Global Information Network
Chants of “Send her back!” seemed to have little impact on the firm-footed Congresswoman Ilhan Omar, one of the four young women of color in the crosshairs of the embattled U.S. president.
It may have been his chant but it was her idea to join the Congressional Black Caucus and visit Ghana on the occasion of the 400th anniversary of the arrival of enslaved Africans in Virginia.
Congresswoman Omar even snapped some photos of herself with House Speaker Nancy Pelosi stepping through the “Door of Return” – a pan-African initiative in support of the U.N. International Decade for People of African Descent whose goal was to launch a new era of cooperation between Africa and the Diaspora in the 21st century.
“They said ‘send her back,’ Omar wrote in her Instagram and Twitter posts, “but Speaker [Pelosi] didn’t just make arrangement to send me back, she went back with me!”
The CBC delegation includes the distinguished Majority Whip James Clyburn, Chairwoman of the Congressional Black Caucus Karen Bass, Co-Chair of the Democratic Steering and Policy Committee Congresswoman Barbara Lee and icon of the Congress, John Lewis.
Chairwoman Bass said: “400 years ago this year, our ancestors were first brought to this continent in chains. On this delegation, 12 Members of the Congressional Black Caucus will return to the African continent as Members of the United States Congress.
“We have come so far but we still have so far to go. Among the history being made this trip, I am very much also looking forward to witnessing the first woman Speaker of the United States House of Representatives address the Ghanaian parliament.

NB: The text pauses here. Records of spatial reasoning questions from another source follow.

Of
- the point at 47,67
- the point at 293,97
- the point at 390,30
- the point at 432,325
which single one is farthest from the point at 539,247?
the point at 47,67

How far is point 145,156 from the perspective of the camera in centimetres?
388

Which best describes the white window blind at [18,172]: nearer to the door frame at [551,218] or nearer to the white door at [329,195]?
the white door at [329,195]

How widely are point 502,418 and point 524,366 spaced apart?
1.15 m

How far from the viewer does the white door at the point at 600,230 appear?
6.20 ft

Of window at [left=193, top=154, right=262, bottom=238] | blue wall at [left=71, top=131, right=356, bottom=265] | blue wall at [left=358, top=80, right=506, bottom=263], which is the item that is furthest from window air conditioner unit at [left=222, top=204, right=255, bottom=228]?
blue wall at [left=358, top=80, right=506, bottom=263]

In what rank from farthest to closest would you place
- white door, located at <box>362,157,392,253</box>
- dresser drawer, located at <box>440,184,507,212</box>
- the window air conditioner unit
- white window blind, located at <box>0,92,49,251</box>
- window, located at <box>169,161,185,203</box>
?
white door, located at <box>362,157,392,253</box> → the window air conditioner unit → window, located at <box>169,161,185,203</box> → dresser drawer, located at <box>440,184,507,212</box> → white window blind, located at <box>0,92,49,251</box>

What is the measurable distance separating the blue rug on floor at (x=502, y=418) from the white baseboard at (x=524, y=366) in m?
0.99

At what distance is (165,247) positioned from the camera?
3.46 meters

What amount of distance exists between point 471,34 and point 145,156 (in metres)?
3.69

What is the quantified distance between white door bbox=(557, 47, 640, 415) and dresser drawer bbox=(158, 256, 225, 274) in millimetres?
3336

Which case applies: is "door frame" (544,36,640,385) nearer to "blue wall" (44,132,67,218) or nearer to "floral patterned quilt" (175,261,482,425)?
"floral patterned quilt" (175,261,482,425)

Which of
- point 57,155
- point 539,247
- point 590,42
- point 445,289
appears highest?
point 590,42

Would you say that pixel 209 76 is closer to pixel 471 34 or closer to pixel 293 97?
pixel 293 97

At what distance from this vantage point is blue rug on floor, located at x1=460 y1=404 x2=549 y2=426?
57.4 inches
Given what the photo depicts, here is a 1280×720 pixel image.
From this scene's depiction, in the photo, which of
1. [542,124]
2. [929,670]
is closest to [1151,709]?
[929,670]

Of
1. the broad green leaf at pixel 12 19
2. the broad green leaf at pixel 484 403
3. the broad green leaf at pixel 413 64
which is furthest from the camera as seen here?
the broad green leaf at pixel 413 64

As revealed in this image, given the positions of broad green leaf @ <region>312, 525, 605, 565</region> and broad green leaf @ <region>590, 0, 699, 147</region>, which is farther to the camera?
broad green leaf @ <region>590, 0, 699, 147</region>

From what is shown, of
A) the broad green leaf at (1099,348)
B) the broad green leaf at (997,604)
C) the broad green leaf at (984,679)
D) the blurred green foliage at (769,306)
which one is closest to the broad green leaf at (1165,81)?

I thank Speaker Pelosi for leading this important trip and for joining us in sending a signal of mutual respect and partnership to Ghana and the continent of Africa as a whole.”
Speaker Pelosi will also be leading a Congressional delegation to U.S. Army Africa headquarters at a time of concern about the spiraling rise of military operations on the continent. The number of U.S. military personnel on the continent has jumped 170 percent, from 2,600 to 7,000.
Military missions – activities, programs and exercises – have risen 1,900, and the number of commandos has grown exponentially, along with the size and scope of AFRICOM’s constellation of bases.